4. Create an Effective Teamwork Culture
Most of the work, innovation, and production done at any organization are done by teams.
It turns out that what really matters is less about who is on the team – a genius, more introverts or extroverts, a smart leader — and more about how the team works together.
That is what Google – the best company to work for – found after years of research on its own data. Research results emphasize the importance of several cultural team dynamics. Managers should ensure a safe environment in a way that teammates confidently express their feelings and ideas. Team members clearly see that their work matters for the team and also the organization. Such an environment encourages a risk-taking and innovative culture, and people work happily. The Harvard Business Review reveals that happy people are more productive and creative.
5. Build a Sustainable Growth Engine
A conventional engine is a machine designed to consume fuel, e.g., electricity or gas, and produce some sort of mechanical energy, e.g., motion. It just needs fuel to produce energy continuously.

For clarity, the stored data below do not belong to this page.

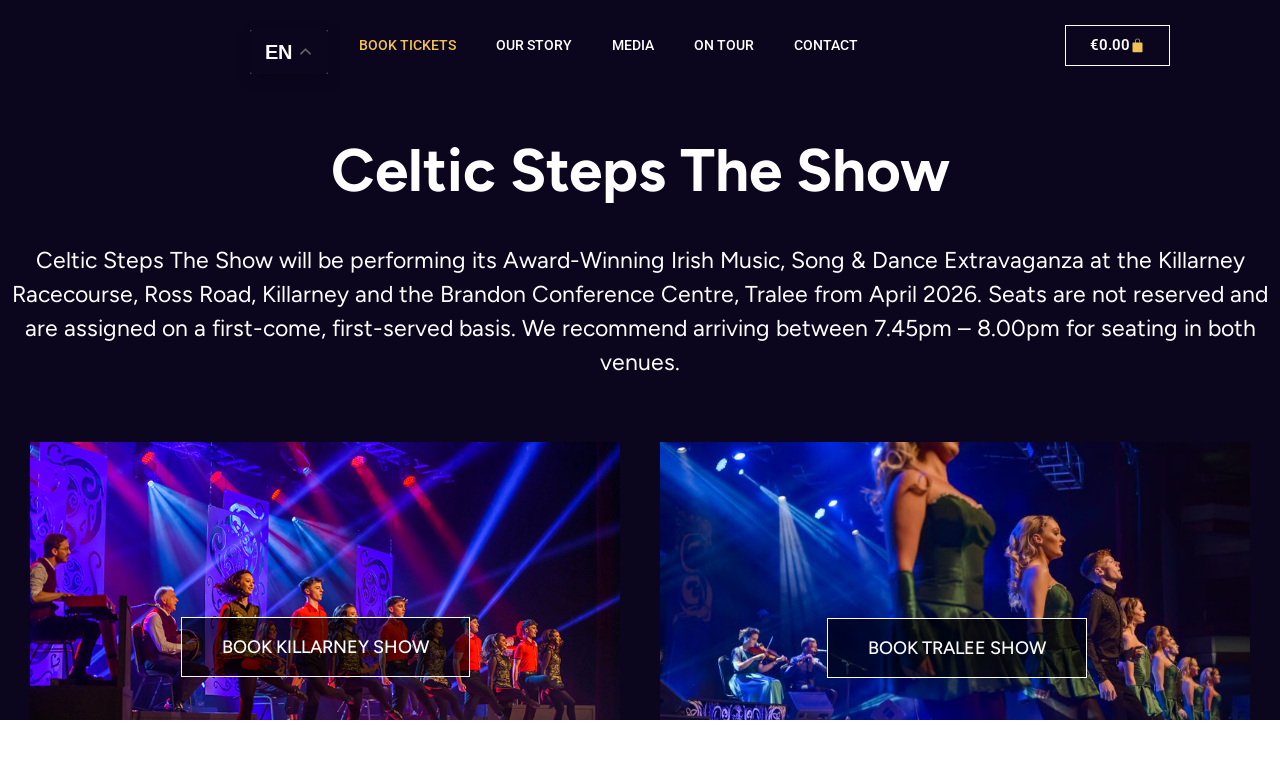

--- FILE ---
content_type: application/x-javascript; charset=UTF-8
request_url: https://celticsteps.ie/wp-content/cache/min/1/wp-content/themes/presence-child/js/shuttlebus.js?ver=1768896372
body_size: -94
content:
(function($){if($('.wc-bookings-booking-form').length){$('#wc_bookings_field_persons_95').on('blur',function(e){var $this=$(this),$val=$this.val()
$value=($val?$val:0),$checked=$('#17-0-0').is(':checked'),$family_val=$('#wc_bookings_field_persons_49814').val(),$family_val=($family_val?$family_val:0);if($checked){$('#addon-17-1').val(parseInt($value)+(parseInt($family_val)*2));$('#addon-17-1').trigger('change')}
e.preventDefault()});$('#wc_bookings_field_persons_96').on('blur',function(e){var $this=$(this),$val=$this.val(),$value=($val?$val:0),$family_val=$('#wc_bookings_field_persons_97').val(),$family_val=($family_val?$family_val:0),$checked=$('#17-0-0').is(':checked');if($checked){$('#addon-17-2').val(parseInt($value)+(parseInt($family_val)*2));$('#addon-17-2').trigger('change')}
e.preventDefault()});$('#wc_bookings_field_persons_49814').on('blur',function(e){var $this=$(this),$val=$this.val()
$value=($val?$val:0),$adult_val=$('#wc_bookings_field_persons_95').val(),$adult_val=($adult_val?$adult_val:0),$child_val=$('#wc_bookings_field_persons_96').val(),$child_val=($child_val?$child_val:0),$checked=$('#17-0-0').is(':checked');if($checked){$('#addon-17-1').val(parseInt($adult_val)+(parseInt($value)*2));$('#addon-17-2').val(parseInt($child_val)+(parseInt($value)*2));$('#addon-17-1').trigger('change');$('#addon-17-2').trigger('change')}
e.preventDefault()});$('#17-0-0').on('click',function(){var $this=$(this),$checked=$this.is(':checked');if($checked){var $adult_val=$('#wc_bookings_field_persons_95').val(),$adult_val=($adult_val?$adult_val:0),$child_val=$('#wc_bookings_field_persons_96').val(),$child_val=($child_val?$child_val:0),$family_val=$('#wc_bookings_field_persons_49814').val(),$family_val=($family_val?$family_val:0);$('#addon-17-1').val(parseInt($adult_val)+(parseInt($family_val)*2));$('#addon-17-2').val(parseInt($child_val)+(parseInt($family_val)*2));$('#addon-17-1').trigger('change');$('#addon-17-2').trigger('change')}})}})(jQuery)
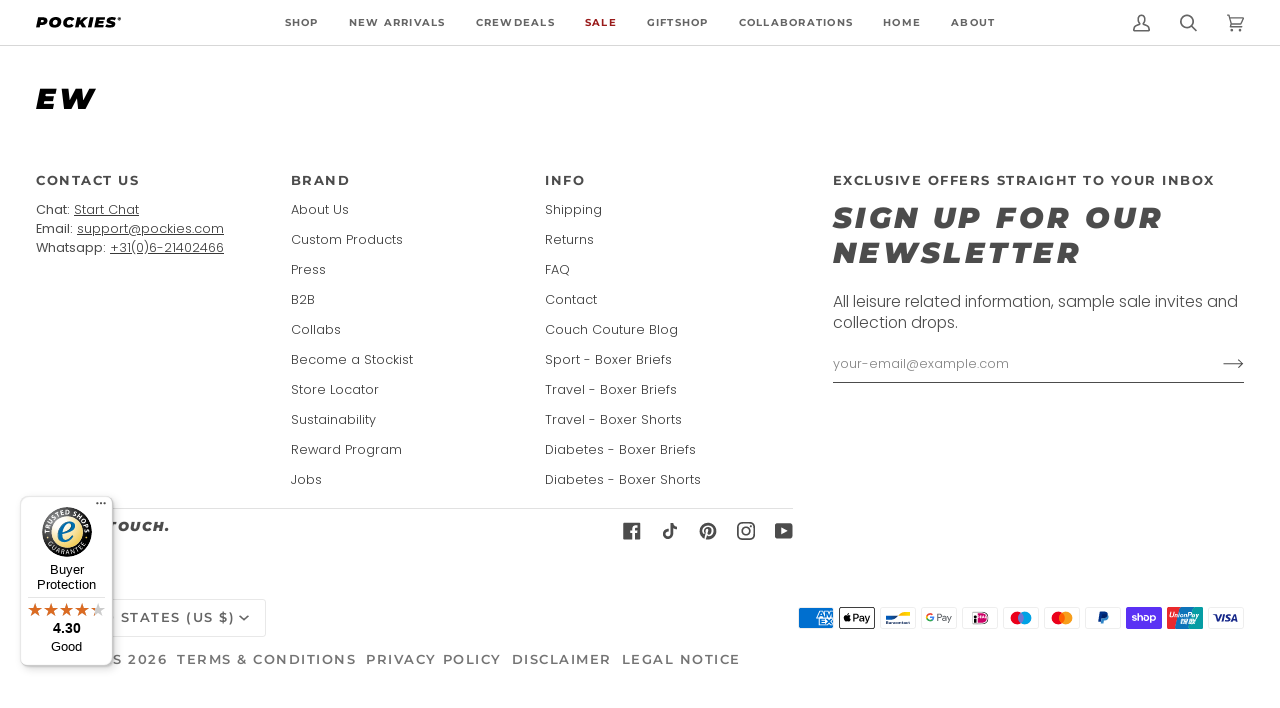

--- FILE ---
content_type: text/html; charset=UTF-8
request_url: https://app.crewcart.io/app?shop=nl.pockies.com
body_size: 236
content:
    <!doctype html>
<html lang="en">
<head>
    <meta charset="utf-8">
    <meta name="viewport" content="width=device-width, initial-scale=1">

    <!-- CSRF Token -->
    <meta name="csrf-token" content="EDiYqvor7yzIaahrX8r54ddOoXW6u9MpXMBC6HRu">

    <title>Laravel</title>

    <!-- Fonts -->
    <link rel="dns-prefetch" href="//fonts.bunny.net">
    <link href="https://fonts.bunny.net/css?family=Nunito" rel="stylesheet">
    <meta name="shop" content="nl.pockies.com">
    <!-- Scripts -->
        <link rel="preload" as="style" href="https://app.crewcart.io/build/assets/app-DqME6eCz.css" /><link rel="preload" as="style" href="https://app.crewcart.io/build/assets/app-D2KQR_v6.css" /><link rel="modulepreload" href="https://app.crewcart.io/build/assets/app-D7dZPQjU.js" /><link rel="modulepreload" href="https://app.crewcart.io/build/assets/client-DfCpyoYk.js" /><link rel="modulepreload" href="https://app.crewcart.io/build/assets/Page-CDw_X-Rr.js" /><link rel="stylesheet" href="https://app.crewcart.io/build/assets/app-DqME6eCz.css" data-navigate-track="reload" /><link rel="stylesheet" href="https://app.crewcart.io/build/assets/app-D2KQR_v6.css" data-navigate-track="reload" /><script type="module" src="https://app.crewcart.io/build/assets/app-D7dZPQjU.js" data-navigate-track="reload"></script></head>
<body>
    <div id="app">

            </div>
</body>
</html>


--- FILE ---
content_type: text/javascript
request_url: https://widgets.trustedshops.com/js/XFE697589DBD38306B4C7AA5D62BB8A51.js
body_size: 1294
content:
((e,t)=>{const a={shopInfo:{tsId:"XFE697589DBD38306B4C7AA5D62BB8A51",name:"Pockies®",url:"de.pockies.com",language:"en",targetMarket:"EUO",ratingVariant:"WIDGET",eTrustedIds:{accountId:"acc-780d290d-2099-4c5e-a88d-cb74fd773bad",channelId:"chl-0419b6da-9e49-4563-be9e-e53f50c1535c"},buyerProtection:{certificateType:"CLASSIC",certificateState:"PRODUCTION",mainProtectionCurrency:"EUR",classicProtectionAmount:2500,maxProtectionDuration:30,firstCertified:"2023-09-05 10:35:18"},reviewSystem:{rating:{averageRating:4.3,averageRatingCount:100,overallRatingCount:194,distribution:{oneStar:10,twoStars:3,threeStars:5,fourStars:11,fiveStars:71}},reviews:[{average:5,buyerStatement:"Mooie verpakking!",rawChangeDate:"2026-01-15T15:39:56.000Z",changeDate:"15/01/2026",transactionDate:"07/01/2026"},{average:5,buyerStatement:"Snelle levering en goede kwaliteit",rawChangeDate:"2026-01-12T08:03:00.000Z",changeDate:"12/01/2026",transactionDate:"06/01/2026"},{average:3,buyerStatement:"still don't have my pavkage",rawChangeDate:"2026-01-11T10:19:45.000Z",changeDate:"11/01/2026",transactionDate:"06/01/2026"}]},features:["GUARANTEE_RECOG_CLASSIC_INTEGRATION","MARS_REVIEWS","MARS_EVENTS","DISABLE_REVIEWREQUEST_SENDING","MARS_QUESTIONNAIRE","MARS_PUBLIC_QUESTIONNAIRE","REVIEWS_AUTO_COLLECTION"],consentManagementType:"OFF",urls:{profileUrl:"https://www.trstd.com/en-eu/reviews/de-pockies-com",profileUrlLegalSection:"https://www.trstd.com/en-eu/reviews/de-pockies-com#legal-info",reviewLegalUrl:"https://help.etrusted.com/hc/en-gb/articles/23970864566162"},contractStartDate:"2023-08-30 00:00:00",shopkeeper:{name:"Pockies B.V.",street:"Van Boetzelaerstraat 49",country:"NL",city:"Amsterdam",zip:"1051CZ"},displayVariant:"full",variant:"full",twoLetterCountryCode:"GB"},"process.env":{STAGE:"prod"},externalConfig:{trustbadgeScriptUrl:"https://widgets.trustedshops.com/assets/trustbadge.js",cdnDomain:"widgets.trustedshops.com"},elementIdSuffix:"-98e3dadd90eb493088abdc5597a70810",buildTimestamp:"2026-01-16T05:48:13.510Z",buildStage:"prod"},r=a=>{const{trustbadgeScriptUrl:r}=a.externalConfig;let n=t.querySelector(`script[src="${r}"]`);n&&t.body.removeChild(n),n=t.createElement("script"),n.src=r,n.charset="utf-8",n.setAttribute("data-type","trustbadge-business-logic"),n.onerror=()=>{throw new Error(`The Trustbadge script could not be loaded from ${r}. Have you maybe selected an invalid TSID?`)},n.onload=()=>{e.trustbadge?.load(a)},t.body.appendChild(n)};"complete"===t.readyState?r(a):e.addEventListener("load",(()=>{r(a)}))})(window,document);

Similarly, sustainable growth does not come from individual opportunities.
There should be systematic processes, in other words, an engine to support a consistent growth.
There is no doubt that the most important ingredient to fuel a growth engine is innovation. Innovation (not necessary disruptive) comes with adding new values, services, and touchpoints; improving processes in marketing, distribution, or production; introducing new products; etc. Clayton M. Christensen, who introduced theories of “disruptive innovation” and “jobs to be done” suggests following elements build a robust growth engine: “1) start before they need to; 2) appoint a single senior manager to oversee the allocation of resources between sustaining and disruptive projects; 3) create a team of movers and shapers to work on those projects; and 4) train the troops to spot disruptive ideas.”